You describe our driveway sensors accurately inasmuch as the least little breeze will set them off. I now have them located where they only go off if something sets them off around the tractor. No one can drive up our driveway (100 yds long) without the dogs hearing them. With 4 dogs one always hears a vehicle. A person can walk up the driveway and wouldn't be heard though. The dogs alerted me to something out front about two weeks before and I went out with a spot light but did not see anyone or any animal. It was my stupidity not to look under the deck where the tractor is kept. The dogs did their job and I came up short. That won't happen again. I like the idea of motion sensor lights. Also the strap which I had considered but now will consider more carefully.

If you remember the mechanics hand cleaner that was in a can and in paste form that is what the stuff in the filters looked like. If it had any smell it was overwhelmed by the diesel smell. Your comment is certainly very welcome and confirms one of my thoughts and gives me some more food for thought. Good suggestions and thank you for taking the time to reply and inspire me.

Cletus said...

Thinking a bit about the stuff in your diesel filter.
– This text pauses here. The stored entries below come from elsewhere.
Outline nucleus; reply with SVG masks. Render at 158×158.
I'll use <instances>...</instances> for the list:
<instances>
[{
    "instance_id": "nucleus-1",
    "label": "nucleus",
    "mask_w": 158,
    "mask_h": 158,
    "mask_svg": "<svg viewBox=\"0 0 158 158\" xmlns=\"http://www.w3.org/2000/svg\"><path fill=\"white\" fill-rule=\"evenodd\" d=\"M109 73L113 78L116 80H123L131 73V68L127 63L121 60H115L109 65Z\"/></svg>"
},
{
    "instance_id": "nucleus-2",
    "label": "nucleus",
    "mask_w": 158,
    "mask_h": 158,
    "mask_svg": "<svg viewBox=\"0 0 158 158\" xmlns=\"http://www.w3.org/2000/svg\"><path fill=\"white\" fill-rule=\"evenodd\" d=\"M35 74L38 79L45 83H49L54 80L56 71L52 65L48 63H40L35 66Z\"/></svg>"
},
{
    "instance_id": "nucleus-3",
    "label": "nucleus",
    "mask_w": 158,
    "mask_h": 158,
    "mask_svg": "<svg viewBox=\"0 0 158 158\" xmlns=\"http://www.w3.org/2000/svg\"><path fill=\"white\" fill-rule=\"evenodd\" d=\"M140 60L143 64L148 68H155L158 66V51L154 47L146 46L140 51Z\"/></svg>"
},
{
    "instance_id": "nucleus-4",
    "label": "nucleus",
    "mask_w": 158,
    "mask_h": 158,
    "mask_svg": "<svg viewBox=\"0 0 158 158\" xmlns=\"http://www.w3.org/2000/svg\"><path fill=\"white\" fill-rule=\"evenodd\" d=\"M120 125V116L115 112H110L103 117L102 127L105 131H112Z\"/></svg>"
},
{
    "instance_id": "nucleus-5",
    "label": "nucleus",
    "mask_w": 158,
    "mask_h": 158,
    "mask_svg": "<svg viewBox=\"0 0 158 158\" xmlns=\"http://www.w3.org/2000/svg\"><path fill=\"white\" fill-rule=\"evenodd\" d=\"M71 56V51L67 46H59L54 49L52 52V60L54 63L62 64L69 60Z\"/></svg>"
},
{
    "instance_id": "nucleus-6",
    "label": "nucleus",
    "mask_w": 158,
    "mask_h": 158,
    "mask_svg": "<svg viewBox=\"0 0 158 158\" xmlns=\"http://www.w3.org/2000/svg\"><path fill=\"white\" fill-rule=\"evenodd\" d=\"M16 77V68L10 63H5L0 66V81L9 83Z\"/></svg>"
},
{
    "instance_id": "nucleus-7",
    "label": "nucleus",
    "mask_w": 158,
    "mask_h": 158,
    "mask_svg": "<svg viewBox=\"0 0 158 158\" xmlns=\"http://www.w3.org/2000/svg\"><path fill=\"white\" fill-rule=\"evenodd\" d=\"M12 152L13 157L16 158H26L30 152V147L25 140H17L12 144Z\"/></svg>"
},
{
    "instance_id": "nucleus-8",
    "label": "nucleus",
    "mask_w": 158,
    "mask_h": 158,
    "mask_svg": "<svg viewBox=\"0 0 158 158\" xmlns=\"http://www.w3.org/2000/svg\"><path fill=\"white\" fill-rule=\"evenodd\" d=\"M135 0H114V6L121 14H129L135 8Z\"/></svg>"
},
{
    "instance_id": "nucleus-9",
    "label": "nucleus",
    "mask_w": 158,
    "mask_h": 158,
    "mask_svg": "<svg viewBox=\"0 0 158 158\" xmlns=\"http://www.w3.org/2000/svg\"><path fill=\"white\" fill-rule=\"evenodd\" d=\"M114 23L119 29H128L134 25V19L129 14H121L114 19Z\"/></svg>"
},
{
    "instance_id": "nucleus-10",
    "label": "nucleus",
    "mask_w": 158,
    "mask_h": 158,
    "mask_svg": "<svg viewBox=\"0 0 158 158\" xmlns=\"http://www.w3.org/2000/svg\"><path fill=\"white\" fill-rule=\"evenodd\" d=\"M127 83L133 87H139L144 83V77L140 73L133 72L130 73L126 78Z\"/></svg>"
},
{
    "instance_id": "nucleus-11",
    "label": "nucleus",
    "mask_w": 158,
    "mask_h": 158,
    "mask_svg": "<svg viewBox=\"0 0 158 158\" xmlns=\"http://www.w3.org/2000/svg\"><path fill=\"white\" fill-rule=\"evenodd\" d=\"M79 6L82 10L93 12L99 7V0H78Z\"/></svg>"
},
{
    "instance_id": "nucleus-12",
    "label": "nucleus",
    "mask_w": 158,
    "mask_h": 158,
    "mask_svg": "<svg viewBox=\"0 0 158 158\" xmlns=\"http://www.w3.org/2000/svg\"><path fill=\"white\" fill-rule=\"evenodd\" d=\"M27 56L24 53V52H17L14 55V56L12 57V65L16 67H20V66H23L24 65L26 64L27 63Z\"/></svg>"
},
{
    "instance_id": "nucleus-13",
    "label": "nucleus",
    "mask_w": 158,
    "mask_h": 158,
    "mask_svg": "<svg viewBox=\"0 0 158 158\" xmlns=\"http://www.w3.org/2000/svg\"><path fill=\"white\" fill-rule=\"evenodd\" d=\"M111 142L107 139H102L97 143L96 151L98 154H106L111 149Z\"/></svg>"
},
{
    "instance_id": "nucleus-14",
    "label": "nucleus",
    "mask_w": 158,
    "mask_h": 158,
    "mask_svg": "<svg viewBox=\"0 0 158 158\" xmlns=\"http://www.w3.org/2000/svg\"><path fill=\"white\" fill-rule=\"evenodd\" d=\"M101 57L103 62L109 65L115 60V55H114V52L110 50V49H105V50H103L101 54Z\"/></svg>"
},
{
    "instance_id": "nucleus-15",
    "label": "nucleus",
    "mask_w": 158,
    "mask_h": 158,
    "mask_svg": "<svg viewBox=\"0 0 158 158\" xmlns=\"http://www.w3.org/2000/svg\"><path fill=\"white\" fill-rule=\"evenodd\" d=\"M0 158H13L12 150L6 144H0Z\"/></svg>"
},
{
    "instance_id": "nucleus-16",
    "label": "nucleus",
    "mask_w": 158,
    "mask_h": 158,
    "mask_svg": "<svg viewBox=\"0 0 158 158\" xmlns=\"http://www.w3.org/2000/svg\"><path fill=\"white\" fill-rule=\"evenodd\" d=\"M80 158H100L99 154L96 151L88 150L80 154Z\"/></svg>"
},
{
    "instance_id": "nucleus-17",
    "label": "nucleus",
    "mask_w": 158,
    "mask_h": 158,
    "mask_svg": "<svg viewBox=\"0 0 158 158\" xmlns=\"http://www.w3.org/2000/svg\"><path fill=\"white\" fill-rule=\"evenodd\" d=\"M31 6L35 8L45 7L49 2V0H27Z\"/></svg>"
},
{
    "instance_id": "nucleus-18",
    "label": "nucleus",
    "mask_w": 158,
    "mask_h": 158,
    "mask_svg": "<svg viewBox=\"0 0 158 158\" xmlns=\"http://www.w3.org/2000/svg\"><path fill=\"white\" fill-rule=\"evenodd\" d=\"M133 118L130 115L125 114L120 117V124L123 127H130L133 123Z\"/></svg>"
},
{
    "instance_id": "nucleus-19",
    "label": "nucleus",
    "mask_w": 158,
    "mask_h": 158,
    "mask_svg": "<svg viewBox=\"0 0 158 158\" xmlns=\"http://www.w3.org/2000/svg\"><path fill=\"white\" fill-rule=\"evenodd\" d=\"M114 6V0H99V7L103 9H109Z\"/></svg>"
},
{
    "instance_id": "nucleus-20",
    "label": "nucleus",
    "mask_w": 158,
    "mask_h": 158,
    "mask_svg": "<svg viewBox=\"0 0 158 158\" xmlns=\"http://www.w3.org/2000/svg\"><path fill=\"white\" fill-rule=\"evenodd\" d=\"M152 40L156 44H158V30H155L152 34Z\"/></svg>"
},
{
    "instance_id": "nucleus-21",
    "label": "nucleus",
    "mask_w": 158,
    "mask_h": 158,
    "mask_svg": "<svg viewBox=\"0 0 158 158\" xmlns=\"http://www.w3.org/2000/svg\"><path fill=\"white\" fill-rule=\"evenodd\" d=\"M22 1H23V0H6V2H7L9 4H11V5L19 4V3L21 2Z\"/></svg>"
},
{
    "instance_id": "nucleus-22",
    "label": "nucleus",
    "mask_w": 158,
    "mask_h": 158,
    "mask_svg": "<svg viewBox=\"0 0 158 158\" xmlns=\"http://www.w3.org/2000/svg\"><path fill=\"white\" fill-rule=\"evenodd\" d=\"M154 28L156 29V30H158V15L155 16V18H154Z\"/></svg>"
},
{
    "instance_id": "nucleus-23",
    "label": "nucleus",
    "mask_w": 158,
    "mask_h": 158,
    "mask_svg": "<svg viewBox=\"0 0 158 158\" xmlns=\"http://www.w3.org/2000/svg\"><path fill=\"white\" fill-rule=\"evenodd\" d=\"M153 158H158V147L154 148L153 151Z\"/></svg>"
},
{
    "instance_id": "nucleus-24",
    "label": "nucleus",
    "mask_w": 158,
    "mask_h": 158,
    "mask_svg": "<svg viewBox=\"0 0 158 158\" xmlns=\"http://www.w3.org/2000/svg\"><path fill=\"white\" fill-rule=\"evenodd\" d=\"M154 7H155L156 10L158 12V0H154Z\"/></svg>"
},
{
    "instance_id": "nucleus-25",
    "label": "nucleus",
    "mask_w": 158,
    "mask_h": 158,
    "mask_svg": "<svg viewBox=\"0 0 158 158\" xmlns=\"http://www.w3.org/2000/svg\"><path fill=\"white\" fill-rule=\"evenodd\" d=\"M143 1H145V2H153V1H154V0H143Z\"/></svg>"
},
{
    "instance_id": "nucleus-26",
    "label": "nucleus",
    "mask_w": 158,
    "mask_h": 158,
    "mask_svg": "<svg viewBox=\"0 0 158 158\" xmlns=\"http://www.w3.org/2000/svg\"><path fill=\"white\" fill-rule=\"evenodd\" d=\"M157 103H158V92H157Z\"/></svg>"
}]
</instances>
Could your fuel have been some form of bio-diesel and the cold separated the fat? I seem to remember someone with a bus conversion years ago who burned used fryer oil who had to preheat it up and do some sort of mix/blend with regular diesel fuel to get it to run the engine.

Never tried bio-diesel, was just reheating some soup and noticed the fat congealed on the surface of the container when I pulled it from the fridge and it made me think of your problem.

Bruce said...

I had not thought of that Cletus but I don't think that could have been the case. I bought the fuel at the same place I have used for many years. I have been thinking about it too and I have concluded the tractor was vandalized because the fuel we took out of the tank and lines was stored outside in a 5 gal bucket covered to keep debris out. It appeared normal when I checked it earlier today, clear and no hint of what was in the filters. I think that rules out bad fuel and implies something added to the fuel that was drawn into the filters.
Our motion sensor lights should be here in a couple days. Motion sensors are already up. Trail camera is mounted inside looking through a window where it can't be reached by a vandal. The window is secure. With your suggestions and what we have done I think we are ready if it happens again.